* [EXERCISE OBJECTIVE]: The line containing "What is the linear" and every line after it, through the last, are to be extracted exactly; no other lines belong in the answer.

....

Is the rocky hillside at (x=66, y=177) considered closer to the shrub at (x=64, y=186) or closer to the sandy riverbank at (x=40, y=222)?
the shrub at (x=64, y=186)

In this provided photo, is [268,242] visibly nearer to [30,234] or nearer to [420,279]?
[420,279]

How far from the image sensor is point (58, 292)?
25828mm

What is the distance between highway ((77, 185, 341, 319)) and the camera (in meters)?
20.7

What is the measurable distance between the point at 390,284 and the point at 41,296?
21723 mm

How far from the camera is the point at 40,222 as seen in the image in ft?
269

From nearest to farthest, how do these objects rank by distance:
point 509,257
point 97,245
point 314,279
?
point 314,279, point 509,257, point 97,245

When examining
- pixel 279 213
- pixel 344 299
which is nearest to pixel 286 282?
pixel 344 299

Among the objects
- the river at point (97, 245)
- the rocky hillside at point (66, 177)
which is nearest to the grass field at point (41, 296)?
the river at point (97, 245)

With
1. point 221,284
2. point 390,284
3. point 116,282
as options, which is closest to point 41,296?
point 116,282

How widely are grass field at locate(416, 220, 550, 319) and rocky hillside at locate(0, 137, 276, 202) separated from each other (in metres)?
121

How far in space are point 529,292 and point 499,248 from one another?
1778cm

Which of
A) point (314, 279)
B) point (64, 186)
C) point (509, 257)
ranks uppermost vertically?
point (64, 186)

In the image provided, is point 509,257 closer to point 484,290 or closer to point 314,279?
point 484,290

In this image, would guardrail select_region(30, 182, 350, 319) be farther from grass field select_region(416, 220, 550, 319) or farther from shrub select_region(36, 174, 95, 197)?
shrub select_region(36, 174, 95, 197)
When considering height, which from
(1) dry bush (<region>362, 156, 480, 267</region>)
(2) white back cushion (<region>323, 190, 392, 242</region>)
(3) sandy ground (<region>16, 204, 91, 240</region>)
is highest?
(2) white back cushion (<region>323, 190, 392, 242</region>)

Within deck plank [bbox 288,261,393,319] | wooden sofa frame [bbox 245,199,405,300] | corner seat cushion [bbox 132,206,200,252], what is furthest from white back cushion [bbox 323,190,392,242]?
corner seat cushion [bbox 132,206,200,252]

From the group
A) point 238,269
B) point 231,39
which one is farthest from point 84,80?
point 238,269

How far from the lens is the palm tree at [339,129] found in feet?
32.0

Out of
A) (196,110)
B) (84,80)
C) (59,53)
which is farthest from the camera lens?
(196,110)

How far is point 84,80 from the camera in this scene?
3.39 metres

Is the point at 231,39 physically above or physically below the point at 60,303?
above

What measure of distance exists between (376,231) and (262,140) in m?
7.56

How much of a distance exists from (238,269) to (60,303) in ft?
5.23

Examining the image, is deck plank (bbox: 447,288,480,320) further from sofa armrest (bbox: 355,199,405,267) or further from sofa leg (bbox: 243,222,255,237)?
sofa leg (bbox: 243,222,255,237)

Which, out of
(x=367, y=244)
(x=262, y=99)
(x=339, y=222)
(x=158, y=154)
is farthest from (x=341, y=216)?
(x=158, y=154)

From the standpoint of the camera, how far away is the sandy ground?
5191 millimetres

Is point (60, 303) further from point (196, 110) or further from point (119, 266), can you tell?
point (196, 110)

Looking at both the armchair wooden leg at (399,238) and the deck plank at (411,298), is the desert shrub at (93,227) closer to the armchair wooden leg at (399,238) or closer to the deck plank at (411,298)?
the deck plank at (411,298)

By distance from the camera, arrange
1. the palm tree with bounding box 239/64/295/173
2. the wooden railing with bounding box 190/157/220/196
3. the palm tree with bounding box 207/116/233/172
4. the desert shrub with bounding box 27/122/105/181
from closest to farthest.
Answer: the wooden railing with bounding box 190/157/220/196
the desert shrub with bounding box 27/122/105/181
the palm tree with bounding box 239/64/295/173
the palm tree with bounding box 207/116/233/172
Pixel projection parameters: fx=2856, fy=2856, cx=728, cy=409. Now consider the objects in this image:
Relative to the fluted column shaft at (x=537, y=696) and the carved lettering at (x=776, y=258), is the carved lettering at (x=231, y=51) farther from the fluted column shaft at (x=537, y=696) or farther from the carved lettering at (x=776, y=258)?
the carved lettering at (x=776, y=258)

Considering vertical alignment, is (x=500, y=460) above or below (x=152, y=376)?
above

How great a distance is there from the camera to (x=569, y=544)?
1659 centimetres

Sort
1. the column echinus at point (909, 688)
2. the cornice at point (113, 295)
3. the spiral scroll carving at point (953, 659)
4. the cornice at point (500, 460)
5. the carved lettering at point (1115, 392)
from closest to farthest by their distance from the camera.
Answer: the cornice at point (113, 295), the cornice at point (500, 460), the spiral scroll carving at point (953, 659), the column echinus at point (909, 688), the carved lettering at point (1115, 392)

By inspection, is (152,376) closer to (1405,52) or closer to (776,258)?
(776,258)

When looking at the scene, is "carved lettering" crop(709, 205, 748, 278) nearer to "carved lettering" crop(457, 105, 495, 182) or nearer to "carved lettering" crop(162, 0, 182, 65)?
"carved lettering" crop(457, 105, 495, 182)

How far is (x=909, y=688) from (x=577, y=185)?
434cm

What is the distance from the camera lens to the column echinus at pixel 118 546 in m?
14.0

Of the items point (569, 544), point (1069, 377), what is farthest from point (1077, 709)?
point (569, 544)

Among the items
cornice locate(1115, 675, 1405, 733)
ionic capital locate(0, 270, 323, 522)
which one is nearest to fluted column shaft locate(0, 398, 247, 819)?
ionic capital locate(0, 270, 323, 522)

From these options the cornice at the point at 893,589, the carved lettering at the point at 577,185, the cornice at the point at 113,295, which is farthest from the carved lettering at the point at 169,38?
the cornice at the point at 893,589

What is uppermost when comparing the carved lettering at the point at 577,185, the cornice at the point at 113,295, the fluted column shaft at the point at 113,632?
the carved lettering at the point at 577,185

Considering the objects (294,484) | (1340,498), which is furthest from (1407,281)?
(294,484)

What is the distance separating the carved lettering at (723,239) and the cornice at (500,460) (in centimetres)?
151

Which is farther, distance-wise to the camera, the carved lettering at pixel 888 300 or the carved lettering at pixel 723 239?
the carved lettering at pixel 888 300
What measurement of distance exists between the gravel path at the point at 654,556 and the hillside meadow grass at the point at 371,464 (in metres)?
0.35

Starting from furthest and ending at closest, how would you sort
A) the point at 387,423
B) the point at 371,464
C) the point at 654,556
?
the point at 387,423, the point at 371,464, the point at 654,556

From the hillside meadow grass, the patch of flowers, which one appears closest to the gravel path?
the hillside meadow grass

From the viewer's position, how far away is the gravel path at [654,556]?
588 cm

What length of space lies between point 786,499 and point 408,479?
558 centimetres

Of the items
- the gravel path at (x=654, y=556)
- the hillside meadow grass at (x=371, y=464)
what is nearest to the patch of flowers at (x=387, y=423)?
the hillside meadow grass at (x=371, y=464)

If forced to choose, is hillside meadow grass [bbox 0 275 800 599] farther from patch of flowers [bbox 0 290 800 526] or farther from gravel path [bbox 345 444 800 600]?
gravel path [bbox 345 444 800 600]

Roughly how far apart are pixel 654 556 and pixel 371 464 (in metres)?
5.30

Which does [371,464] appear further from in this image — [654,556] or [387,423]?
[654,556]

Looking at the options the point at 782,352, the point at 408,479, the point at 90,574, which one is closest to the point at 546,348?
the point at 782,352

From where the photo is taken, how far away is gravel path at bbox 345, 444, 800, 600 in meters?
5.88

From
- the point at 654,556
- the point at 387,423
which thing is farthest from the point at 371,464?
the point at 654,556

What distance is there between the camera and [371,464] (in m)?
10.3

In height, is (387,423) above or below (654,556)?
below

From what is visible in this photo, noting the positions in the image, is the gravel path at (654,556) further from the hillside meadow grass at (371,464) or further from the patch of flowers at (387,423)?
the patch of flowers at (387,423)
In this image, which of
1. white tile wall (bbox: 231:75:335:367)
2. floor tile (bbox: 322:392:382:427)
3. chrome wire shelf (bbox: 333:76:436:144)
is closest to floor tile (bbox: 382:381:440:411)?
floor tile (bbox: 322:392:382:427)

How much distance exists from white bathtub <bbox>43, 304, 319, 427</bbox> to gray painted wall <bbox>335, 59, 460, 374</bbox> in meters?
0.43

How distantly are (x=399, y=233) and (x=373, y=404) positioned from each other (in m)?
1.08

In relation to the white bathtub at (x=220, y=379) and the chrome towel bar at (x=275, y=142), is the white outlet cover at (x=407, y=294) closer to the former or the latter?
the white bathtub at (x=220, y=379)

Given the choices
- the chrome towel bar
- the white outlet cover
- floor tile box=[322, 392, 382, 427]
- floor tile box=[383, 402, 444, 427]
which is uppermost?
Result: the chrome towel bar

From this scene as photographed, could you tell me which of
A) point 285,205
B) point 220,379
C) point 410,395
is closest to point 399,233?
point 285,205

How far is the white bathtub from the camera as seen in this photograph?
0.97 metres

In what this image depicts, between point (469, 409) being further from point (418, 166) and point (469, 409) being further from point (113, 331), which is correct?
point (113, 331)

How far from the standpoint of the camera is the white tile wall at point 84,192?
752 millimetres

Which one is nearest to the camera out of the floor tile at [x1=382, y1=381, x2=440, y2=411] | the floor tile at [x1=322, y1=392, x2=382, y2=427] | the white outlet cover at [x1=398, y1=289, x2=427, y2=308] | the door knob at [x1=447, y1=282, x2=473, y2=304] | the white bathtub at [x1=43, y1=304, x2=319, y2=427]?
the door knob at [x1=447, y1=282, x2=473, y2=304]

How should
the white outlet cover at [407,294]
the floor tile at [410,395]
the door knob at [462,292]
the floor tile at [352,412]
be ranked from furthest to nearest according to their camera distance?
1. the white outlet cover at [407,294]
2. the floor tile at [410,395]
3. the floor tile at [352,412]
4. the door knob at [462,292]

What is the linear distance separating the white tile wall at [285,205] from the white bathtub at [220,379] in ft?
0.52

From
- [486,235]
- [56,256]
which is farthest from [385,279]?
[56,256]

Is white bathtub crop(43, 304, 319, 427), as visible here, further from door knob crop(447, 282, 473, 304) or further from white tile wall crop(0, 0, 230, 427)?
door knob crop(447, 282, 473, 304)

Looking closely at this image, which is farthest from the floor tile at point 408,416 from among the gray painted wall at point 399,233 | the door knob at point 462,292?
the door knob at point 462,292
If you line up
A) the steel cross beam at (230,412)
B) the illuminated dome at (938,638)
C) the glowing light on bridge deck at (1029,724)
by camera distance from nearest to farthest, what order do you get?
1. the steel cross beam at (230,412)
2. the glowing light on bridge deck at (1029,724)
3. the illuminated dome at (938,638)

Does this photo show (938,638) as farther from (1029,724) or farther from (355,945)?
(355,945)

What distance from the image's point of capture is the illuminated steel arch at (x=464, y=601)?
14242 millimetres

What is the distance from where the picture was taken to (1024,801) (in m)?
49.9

....

* [RESULT OF THIS TASK]:
What is the linear distance separating the white tile wall at [285,205] from the white bathtub at [220,379] in ft?
0.52

From
- [486,235]
- [56,256]
which is farthest from [385,279]?
[56,256]

Is white bathtub crop(43, 304, 319, 427), as visible here, further from door knob crop(447, 282, 473, 304) or further from white tile wall crop(0, 0, 230, 427)?
door knob crop(447, 282, 473, 304)

Looking closely at this image, which is farthest from the floor tile at point 408,416 from among the gray painted wall at point 399,233 | the door knob at point 462,292?
the door knob at point 462,292
If you line up
A) the steel cross beam at (230,412)
B) the illuminated dome at (938,638)
C) the glowing light on bridge deck at (1029,724)
by camera distance from nearest to farthest, what order do you get?
1. the steel cross beam at (230,412)
2. the glowing light on bridge deck at (1029,724)
3. the illuminated dome at (938,638)

Does this photo show (938,638) as farther from (1029,724) or farther from (355,945)?
(355,945)

What distance from the image's point of capture is the illuminated steel arch at (x=464, y=601)?
14242 millimetres

What is the distance from where the picture was taken to (1024,801) (in m)?
49.9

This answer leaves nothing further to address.